Respecto al avance del populismo, nos encontramos por primera vez en la historia de la UE ante la amenaza cierta de que los partidos populistas obtengan una cantidad suficiente de escaños como para condicionar la política europea. El objetivo de estos partidos no es avanzar en el proyecto de integración europea, sino socavar sus cimientos y bloquearlo para retornar a las esencias nacionalistas, ya que confían más en la soberanía de cada Estado que en la gobernanza supranacional de la UE para hacer frente a los grandes desafíos del siglo XXI.

Es el populista un discurso de mensajes simples (propuestas fáciles a problemas complejos) y emocionales (activando el miedo al futuro, mitificando el pasado, manipulando la historia, provocando reacciones victimistas frente a imaginarias amenazas internas o externas...). El populismo contrasta con el racional discurso europeísta sobre el que se ha construido la UE, síntesis de lo mejor de las tradiciones socialdemócrata, liberal y democristiana. Y es precisamente en su racionalidad donde radica la dificultad que tiene el europeísmo para neutralizar el discurso populista por la vía de los argumentos y el debate. Esa dificultad se debe al hecho de que, desde sus inicios, la UE ha sido un proyecto siempre en construcción, nunca acabado, ni en lo que se refiere a sus fronteras (abiertas a la adhesión de nuevos países) ni a sus políticas (impregnadas de una vocación integradora sin límites). Es además un proyecto construido a partir de Estados con identidades nacionales muy arraigadas, lo que le obliga a legitimarse por sus resultados, tal como son percibidos por la ciudadanía. Nunca un francés, un italiano o un alemán, por poner tres ejemplos, se cuestiona la existencia de su respectivo Estado-nación, mientras que los europeos siempre nos estamos cuestionando la existencia de la UE.

Ello explica los cambios que se producen en el estado de ánimo de los europeos respecto a la UE y que se manifiesta en las distintas ediciones del Eurobarómetro. Después de estar bajo mínimos en los momentos peores de la crisis económica, se han recuperado ahora hasta alcanzar porcentajes de apoyo similares a los de antes de 2008. En el último Eurobarómetro (mayo 2019), solo un 20% de los europeos valora negativamente la existencia de la UE, mientras que diez años antes (2008, en plena crisis económica) esa valoración era la inversa.

No obstante, el apoyo de la ciudadanía a la UE es siempre crítico y condicionado a la eficacia de sus políticas. Por ello, las autoridades de Bruselas se esmeran, no siempre con acierto, por explicar bien sus acciones. A ello no contribuye la tendencia de los gobiernos de los Estados Miembros (EE.MM.) a atribuirse los éxitos de la UE y a europeizar las dificultades, cuando son corresponsables de ambas cosas.

En todo caso, no es fácil explicar las acciones de la UE. Y no lo es porque es un sistema político complejo.

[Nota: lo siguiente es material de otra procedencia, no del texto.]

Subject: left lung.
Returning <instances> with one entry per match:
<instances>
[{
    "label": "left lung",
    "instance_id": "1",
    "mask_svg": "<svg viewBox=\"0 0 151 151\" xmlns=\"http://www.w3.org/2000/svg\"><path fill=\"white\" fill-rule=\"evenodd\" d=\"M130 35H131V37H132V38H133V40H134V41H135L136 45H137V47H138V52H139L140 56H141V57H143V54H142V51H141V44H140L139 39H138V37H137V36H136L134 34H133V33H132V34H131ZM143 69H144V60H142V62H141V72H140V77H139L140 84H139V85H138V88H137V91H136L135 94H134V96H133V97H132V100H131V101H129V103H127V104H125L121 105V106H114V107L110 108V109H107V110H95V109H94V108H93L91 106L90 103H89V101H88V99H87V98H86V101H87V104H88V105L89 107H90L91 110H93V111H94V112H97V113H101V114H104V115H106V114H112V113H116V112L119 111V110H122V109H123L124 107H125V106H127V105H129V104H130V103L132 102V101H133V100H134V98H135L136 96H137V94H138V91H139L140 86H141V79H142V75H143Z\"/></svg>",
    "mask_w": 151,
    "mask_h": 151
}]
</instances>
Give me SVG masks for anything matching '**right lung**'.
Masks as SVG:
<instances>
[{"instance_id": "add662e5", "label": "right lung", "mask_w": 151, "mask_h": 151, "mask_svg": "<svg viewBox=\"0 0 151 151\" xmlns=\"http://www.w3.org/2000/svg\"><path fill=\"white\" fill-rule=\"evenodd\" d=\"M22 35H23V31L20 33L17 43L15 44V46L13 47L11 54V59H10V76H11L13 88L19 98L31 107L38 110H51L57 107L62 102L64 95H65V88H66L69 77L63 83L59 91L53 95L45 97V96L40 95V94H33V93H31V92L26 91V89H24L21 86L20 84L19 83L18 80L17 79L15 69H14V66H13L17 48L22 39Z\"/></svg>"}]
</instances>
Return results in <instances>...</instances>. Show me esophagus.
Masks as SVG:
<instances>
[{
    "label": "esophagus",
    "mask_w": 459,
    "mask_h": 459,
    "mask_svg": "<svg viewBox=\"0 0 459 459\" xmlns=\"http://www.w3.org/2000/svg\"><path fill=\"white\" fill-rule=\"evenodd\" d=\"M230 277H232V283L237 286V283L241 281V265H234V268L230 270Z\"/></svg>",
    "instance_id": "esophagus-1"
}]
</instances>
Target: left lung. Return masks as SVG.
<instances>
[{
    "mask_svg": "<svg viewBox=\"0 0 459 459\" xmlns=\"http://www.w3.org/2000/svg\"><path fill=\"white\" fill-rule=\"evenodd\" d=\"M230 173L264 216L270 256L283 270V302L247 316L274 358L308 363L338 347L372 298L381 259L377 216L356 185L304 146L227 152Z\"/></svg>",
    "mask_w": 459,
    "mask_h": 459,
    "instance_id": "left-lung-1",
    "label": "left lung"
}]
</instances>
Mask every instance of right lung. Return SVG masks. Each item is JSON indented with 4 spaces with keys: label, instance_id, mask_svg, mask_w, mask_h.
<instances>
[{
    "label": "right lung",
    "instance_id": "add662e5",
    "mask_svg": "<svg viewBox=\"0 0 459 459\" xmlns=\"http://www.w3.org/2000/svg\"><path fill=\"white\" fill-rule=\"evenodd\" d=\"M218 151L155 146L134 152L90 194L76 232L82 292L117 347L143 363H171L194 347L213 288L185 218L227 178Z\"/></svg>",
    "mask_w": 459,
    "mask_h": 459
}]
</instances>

No es una federación de estados, tampoco una confederación, aunque con rasgos de ambas, y tiene también mucho de cooperación intergubernamental, con un entramado institucional de difícil comprensión.

Además, hay que decir que la UE dispone de un presupuesto que apenas alcanza el 1% del PIB de los EE.MM. Pero aun así, la UE tiene un efecto multiplicador, ya que con poco hace mucho, como en el milagro de los panes y los peces. Y no sólo con las políticas comunes (como la PAC), sino mediante la cooperación intergubernamental en educación, medio ambiente, justicia... O en la moneda única (pendiente de avanzar hacia la unión económica y monetaria).

Por ello, vale la pena apoyar el proceso de construcción europea, ya que es de los pocos proyectos capaces de unir a los europeos para afrontar los grandes retos de la globalización (cambio climático, cohesión social, seguridad interior, defensa, revolución digital, gestión de los flujos migratorios...).

Europa merece nuestro voto en las elecciones del próximo domingo. En ellas se dirime entre seguir avanzando en el proceso de integración o retroceder a posiciones nacionalistas que tanto daño han causado a Europa y que pensábamos superadas, pero que el populismo y el nacionalismo excluyente ponen de nuevo ante los ojos de los europeos.